▶ _EXERCISE DETAILS_
Output the stretch of lines from the first one through the line that contains "3. (582,238)" as a Markdown table with the columns Row and Line, skipping any blank lines.

[Spatial question entries]
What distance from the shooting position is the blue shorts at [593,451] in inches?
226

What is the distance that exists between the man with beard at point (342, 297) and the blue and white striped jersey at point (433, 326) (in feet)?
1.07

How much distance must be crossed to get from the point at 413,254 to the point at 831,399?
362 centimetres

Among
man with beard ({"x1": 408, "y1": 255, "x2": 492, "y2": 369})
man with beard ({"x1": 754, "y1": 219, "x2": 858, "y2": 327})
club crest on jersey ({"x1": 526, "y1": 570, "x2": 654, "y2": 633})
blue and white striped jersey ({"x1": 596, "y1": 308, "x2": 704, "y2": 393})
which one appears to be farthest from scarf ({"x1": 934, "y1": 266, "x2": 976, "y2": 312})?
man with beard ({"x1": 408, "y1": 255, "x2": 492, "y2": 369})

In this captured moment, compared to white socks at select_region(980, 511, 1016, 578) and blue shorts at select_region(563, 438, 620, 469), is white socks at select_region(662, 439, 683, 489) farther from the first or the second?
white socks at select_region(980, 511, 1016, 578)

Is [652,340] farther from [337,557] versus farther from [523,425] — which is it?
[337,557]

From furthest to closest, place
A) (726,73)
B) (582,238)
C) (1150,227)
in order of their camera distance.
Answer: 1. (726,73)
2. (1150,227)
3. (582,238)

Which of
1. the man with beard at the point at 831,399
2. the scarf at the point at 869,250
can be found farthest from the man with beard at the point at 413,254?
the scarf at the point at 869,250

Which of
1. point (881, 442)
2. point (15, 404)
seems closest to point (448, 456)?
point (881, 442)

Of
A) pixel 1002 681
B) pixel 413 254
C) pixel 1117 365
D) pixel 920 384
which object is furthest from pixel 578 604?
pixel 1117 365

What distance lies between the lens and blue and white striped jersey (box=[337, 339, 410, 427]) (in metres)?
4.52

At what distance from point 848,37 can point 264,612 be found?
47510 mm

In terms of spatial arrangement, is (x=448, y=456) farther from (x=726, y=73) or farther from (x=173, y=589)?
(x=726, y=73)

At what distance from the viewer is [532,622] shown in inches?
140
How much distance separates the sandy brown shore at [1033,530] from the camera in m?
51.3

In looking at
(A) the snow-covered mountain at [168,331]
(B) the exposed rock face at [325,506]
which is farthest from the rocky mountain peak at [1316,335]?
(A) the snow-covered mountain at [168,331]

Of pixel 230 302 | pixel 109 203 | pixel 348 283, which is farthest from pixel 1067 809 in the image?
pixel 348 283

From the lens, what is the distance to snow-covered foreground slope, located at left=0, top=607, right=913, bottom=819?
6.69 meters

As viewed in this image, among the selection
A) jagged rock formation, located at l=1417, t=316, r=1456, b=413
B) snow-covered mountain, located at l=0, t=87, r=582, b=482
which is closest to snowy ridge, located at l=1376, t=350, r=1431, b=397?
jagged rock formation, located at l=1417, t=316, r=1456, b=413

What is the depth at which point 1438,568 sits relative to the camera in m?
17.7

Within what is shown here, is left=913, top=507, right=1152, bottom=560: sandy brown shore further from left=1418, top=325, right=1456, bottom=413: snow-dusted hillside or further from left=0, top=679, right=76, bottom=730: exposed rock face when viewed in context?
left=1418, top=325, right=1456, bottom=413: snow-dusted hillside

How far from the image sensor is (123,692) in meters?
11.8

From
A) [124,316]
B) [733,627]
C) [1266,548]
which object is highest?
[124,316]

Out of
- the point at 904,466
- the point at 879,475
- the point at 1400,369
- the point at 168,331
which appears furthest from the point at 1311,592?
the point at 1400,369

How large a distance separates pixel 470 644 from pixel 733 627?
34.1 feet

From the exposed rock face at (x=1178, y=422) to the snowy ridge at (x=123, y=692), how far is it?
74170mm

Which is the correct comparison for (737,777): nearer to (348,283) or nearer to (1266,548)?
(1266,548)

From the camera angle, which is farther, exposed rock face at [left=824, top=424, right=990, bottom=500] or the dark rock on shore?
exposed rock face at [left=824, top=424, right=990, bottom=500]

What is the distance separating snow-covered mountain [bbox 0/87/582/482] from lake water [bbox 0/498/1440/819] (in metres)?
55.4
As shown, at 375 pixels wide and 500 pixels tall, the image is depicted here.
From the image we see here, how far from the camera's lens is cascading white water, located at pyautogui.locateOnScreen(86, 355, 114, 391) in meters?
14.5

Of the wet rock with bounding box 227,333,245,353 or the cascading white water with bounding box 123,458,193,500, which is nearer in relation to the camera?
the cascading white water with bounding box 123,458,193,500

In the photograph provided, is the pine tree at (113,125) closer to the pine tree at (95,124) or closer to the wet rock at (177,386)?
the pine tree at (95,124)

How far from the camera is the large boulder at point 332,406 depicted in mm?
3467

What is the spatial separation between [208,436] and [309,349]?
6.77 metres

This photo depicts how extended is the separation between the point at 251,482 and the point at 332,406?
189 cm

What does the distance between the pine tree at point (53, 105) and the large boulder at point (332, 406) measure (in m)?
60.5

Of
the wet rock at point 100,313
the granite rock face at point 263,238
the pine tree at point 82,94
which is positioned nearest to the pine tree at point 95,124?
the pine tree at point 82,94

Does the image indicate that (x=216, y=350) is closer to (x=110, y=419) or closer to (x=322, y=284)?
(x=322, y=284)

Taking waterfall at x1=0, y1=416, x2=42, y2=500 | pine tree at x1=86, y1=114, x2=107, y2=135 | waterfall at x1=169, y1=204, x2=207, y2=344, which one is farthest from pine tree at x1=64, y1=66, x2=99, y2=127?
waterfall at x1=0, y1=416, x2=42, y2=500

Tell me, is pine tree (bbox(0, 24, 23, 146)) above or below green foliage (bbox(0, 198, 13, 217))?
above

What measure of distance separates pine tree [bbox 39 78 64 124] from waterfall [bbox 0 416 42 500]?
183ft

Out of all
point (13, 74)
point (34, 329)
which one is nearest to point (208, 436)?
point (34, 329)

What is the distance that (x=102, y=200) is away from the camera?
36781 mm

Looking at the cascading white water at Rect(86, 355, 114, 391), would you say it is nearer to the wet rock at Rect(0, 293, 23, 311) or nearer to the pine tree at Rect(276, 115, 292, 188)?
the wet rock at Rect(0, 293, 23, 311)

▶ _COMPLETED TASK_
| Row | Line |
|---|---|
| 1 | What distance from the shooting position is the blue shorts at [593,451] in inches? |
| 2 | 226 |
| 3 | What is the distance that exists between the man with beard at point (342, 297) and the blue and white striped jersey at point (433, 326) (in feet)? |
| 4 | 1.07 |
| 5 | How much distance must be crossed to get from the point at 413,254 to the point at 831,399? |
| 6 | 362 centimetres |
| 7 | Among |
| 8 | man with beard ({"x1": 408, "y1": 255, "x2": 492, "y2": 369}) |
| 9 | man with beard ({"x1": 754, "y1": 219, "x2": 858, "y2": 327}) |
| 10 | club crest on jersey ({"x1": 526, "y1": 570, "x2": 654, "y2": 633}) |
| 11 | blue and white striped jersey ({"x1": 596, "y1": 308, "x2": 704, "y2": 393}) |
| 12 | which one appears to be farthest from scarf ({"x1": 934, "y1": 266, "x2": 976, "y2": 312})? |
| 13 | man with beard ({"x1": 408, "y1": 255, "x2": 492, "y2": 369}) |
| 14 | In this captured moment, compared to white socks at select_region(980, 511, 1016, 578) and blue shorts at select_region(563, 438, 620, 469), is white socks at select_region(662, 439, 683, 489) farther from the first or the second? |
| 15 | white socks at select_region(980, 511, 1016, 578) |
| 16 | Is [652,340] farther from [337,557] versus farther from [523,425] — which is it? |
| 17 | [337,557] |
| 18 | From furthest to closest, place |
| 19 | A) (726,73) |
| 20 | B) (582,238) |
| 21 | C) (1150,227) |
| 22 | in order of their camera distance. |
| 23 | Answer: 1. (726,73) |
| 24 | 2. (1150,227) |
| 25 | 3. (582,238) |